* **SET PROBLEM**
Reproduce each of the following entries verbatim, without altering any wording, numbering, or coordinates.
####################
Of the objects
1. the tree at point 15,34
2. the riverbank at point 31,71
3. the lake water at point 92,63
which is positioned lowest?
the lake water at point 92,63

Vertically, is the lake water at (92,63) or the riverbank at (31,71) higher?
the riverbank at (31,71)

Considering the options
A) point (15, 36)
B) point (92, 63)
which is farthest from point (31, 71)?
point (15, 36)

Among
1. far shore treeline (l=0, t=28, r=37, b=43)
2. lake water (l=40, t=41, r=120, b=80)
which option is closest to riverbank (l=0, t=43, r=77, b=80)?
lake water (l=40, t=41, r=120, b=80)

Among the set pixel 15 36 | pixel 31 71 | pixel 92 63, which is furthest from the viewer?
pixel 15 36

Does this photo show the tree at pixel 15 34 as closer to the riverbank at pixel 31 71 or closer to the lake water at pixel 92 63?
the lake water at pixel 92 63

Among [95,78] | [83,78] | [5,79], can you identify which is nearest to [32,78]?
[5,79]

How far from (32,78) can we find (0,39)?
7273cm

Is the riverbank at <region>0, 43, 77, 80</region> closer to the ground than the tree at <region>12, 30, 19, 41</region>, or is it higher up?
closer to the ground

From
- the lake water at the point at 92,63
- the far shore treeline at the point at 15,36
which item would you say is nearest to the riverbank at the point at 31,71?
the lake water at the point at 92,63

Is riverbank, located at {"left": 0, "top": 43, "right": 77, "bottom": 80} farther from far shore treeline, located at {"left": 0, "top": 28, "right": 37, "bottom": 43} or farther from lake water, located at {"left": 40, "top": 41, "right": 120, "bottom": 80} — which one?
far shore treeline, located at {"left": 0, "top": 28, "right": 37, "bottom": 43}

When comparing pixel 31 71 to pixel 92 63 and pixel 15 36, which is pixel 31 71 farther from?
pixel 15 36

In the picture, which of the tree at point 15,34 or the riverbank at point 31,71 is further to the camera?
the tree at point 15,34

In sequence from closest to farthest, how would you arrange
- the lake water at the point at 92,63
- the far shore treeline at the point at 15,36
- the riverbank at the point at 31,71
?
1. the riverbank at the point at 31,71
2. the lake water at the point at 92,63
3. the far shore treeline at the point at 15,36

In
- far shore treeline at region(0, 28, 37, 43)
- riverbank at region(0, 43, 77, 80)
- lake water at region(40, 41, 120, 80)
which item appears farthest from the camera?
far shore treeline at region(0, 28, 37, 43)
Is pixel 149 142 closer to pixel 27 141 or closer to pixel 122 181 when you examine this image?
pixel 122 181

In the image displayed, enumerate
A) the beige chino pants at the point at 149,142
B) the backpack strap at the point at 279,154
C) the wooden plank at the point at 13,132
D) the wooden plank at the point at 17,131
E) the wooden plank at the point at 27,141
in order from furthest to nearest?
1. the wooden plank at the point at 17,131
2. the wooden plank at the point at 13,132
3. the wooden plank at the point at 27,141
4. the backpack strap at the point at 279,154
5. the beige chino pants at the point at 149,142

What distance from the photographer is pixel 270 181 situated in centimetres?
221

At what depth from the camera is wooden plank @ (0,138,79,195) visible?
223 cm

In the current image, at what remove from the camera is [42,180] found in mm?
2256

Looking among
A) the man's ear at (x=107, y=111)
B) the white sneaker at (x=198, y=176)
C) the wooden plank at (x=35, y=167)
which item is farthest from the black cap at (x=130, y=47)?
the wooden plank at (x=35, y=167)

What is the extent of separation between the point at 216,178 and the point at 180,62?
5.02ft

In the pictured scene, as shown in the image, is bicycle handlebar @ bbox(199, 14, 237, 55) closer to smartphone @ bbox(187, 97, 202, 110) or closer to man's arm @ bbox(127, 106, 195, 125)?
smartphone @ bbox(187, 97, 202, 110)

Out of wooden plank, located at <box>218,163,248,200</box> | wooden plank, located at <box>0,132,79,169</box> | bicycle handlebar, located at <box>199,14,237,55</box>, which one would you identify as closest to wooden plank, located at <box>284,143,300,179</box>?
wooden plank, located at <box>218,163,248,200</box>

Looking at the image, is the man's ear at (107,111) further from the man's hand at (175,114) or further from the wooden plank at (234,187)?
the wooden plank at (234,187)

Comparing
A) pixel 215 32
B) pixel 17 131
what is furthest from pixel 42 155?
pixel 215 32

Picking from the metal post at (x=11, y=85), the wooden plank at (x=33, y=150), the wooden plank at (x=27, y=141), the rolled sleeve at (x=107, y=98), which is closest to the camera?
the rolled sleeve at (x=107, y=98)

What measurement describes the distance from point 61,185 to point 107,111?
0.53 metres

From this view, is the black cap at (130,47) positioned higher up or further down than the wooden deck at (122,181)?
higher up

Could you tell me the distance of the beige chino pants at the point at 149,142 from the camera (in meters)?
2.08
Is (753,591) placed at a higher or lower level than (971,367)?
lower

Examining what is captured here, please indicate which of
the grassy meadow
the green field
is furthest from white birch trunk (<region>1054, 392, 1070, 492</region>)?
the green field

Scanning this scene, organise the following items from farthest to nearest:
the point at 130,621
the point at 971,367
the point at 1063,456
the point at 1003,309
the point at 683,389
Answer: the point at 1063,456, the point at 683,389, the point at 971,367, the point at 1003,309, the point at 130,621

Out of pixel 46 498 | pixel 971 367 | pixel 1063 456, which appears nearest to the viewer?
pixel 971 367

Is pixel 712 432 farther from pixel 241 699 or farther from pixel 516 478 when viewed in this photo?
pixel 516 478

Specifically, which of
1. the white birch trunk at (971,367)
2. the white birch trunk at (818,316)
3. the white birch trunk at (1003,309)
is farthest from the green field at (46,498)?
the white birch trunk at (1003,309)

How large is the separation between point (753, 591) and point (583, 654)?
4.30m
####################
* **FINISHED TASK**
Of the objects
1. the tree at point 15,34
2. the riverbank at point 31,71
3. the lake water at point 92,63
which is positioned lowest?
the lake water at point 92,63

Vertically, is the lake water at (92,63) or the riverbank at (31,71) higher?
the riverbank at (31,71)

Considering the options
A) point (15, 36)
B) point (92, 63)
which is farthest from point (31, 71)?
point (15, 36)

Among
1. far shore treeline (l=0, t=28, r=37, b=43)
2. lake water (l=40, t=41, r=120, b=80)
which option is closest to riverbank (l=0, t=43, r=77, b=80)?
lake water (l=40, t=41, r=120, b=80)

Among the set pixel 15 36 | pixel 31 71 | pixel 92 63, which is furthest from the viewer?
pixel 15 36

Does this photo show the tree at pixel 15 34 as closer to the riverbank at pixel 31 71 or closer to the lake water at pixel 92 63?
the lake water at pixel 92 63

Among [95,78] | [83,78] | [5,79], can you identify which is nearest to [32,78]?
[5,79]

How far from (32,78) can we find (0,39)?
7273cm

Is the riverbank at <region>0, 43, 77, 80</region> closer to the ground than the tree at <region>12, 30, 19, 41</region>, or is it higher up?
closer to the ground

From
- the lake water at the point at 92,63
- the far shore treeline at the point at 15,36
which item would you say is nearest to the riverbank at the point at 31,71?
the lake water at the point at 92,63

Is riverbank, located at {"left": 0, "top": 43, "right": 77, "bottom": 80} farther from far shore treeline, located at {"left": 0, "top": 28, "right": 37, "bottom": 43} or farther from lake water, located at {"left": 40, "top": 41, "right": 120, "bottom": 80} — which one?
far shore treeline, located at {"left": 0, "top": 28, "right": 37, "bottom": 43}

When comparing pixel 31 71 to pixel 92 63 and pixel 15 36, which is pixel 31 71 farther from?
pixel 15 36

In the picture, which of the tree at point 15,34 or the riverbank at point 31,71 is further to the camera?
the tree at point 15,34

In sequence from closest to farthest, how would you arrange
- the lake water at the point at 92,63
- the far shore treeline at the point at 15,36
- the riverbank at the point at 31,71
?
1. the riverbank at the point at 31,71
2. the lake water at the point at 92,63
3. the far shore treeline at the point at 15,36

In
- far shore treeline at region(0, 28, 37, 43)
- riverbank at region(0, 43, 77, 80)
- lake water at region(40, 41, 120, 80)
which item appears farthest from the camera?
far shore treeline at region(0, 28, 37, 43)
Is pixel 149 142 closer to pixel 27 141 or closer to pixel 122 181 when you examine this image?
pixel 122 181

In the image displayed, enumerate
A) the beige chino pants at the point at 149,142
B) the backpack strap at the point at 279,154
C) the wooden plank at the point at 13,132
D) the wooden plank at the point at 17,131
E) the wooden plank at the point at 27,141
in order from furthest to nearest?
1. the wooden plank at the point at 17,131
2. the wooden plank at the point at 13,132
3. the wooden plank at the point at 27,141
4. the backpack strap at the point at 279,154
5. the beige chino pants at the point at 149,142

What distance from the photographer is pixel 270 181 situated in centimetres?
221

At what depth from the camera is wooden plank @ (0,138,79,195) visible?
223 cm

In the current image, at what remove from the camera is [42,180] found in mm?
2256

Looking among
A) the man's ear at (x=107, y=111)
B) the white sneaker at (x=198, y=176)
C) the wooden plank at (x=35, y=167)
which item is farthest from the black cap at (x=130, y=47)?
the wooden plank at (x=35, y=167)

What is the extent of separation between the point at 216,178 and the point at 180,62?
5.02ft

In the pictured scene, as shown in the image, is bicycle handlebar @ bbox(199, 14, 237, 55) closer to smartphone @ bbox(187, 97, 202, 110) or closer to man's arm @ bbox(127, 106, 195, 125)?
smartphone @ bbox(187, 97, 202, 110)

Out of wooden plank, located at <box>218,163,248,200</box> | wooden plank, located at <box>0,132,79,169</box> | bicycle handlebar, located at <box>199,14,237,55</box>, which one would you identify as closest to wooden plank, located at <box>284,143,300,179</box>?
wooden plank, located at <box>218,163,248,200</box>

Looking at the image, is the man's ear at (107,111) further from the man's hand at (175,114) or further from the wooden plank at (234,187)?
the wooden plank at (234,187)

Comparing
A) pixel 215 32
B) pixel 17 131
what is furthest from pixel 42 155?
pixel 215 32

Picking from the metal post at (x=11, y=85), the wooden plank at (x=33, y=150), the wooden plank at (x=27, y=141), the rolled sleeve at (x=107, y=98), which is closest to the camera?
the rolled sleeve at (x=107, y=98)

What measurement describes the distance from point 61,185 to point 107,111?
0.53 metres

From this view, is the black cap at (130,47) positioned higher up or further down than the wooden deck at (122,181)?
higher up

Could you tell me the distance of the beige chino pants at the point at 149,142 from the camera (in meters)?
2.08
Is (753,591) placed at a higher or lower level than (971,367)?
lower

Examining what is captured here, please indicate which of
the grassy meadow
the green field
is furthest from white birch trunk (<region>1054, 392, 1070, 492</region>)?
the green field

Scanning this scene, organise the following items from farthest to nearest:
the point at 130,621
the point at 971,367
the point at 1063,456
the point at 1003,309
the point at 683,389
Answer: the point at 1063,456, the point at 683,389, the point at 971,367, the point at 1003,309, the point at 130,621

Out of pixel 46 498 | pixel 971 367 | pixel 1063 456, which appears nearest to the viewer?
pixel 971 367

Is pixel 712 432 farther from pixel 241 699 or farther from pixel 516 478 when viewed in this photo?
pixel 516 478

Specifically, which of
1. the white birch trunk at (971,367)
2. the white birch trunk at (818,316)
3. the white birch trunk at (1003,309)
is farthest from the green field at (46,498)?
the white birch trunk at (1003,309)

How large is the separation between point (753, 591) and point (583, 654)?
4.30m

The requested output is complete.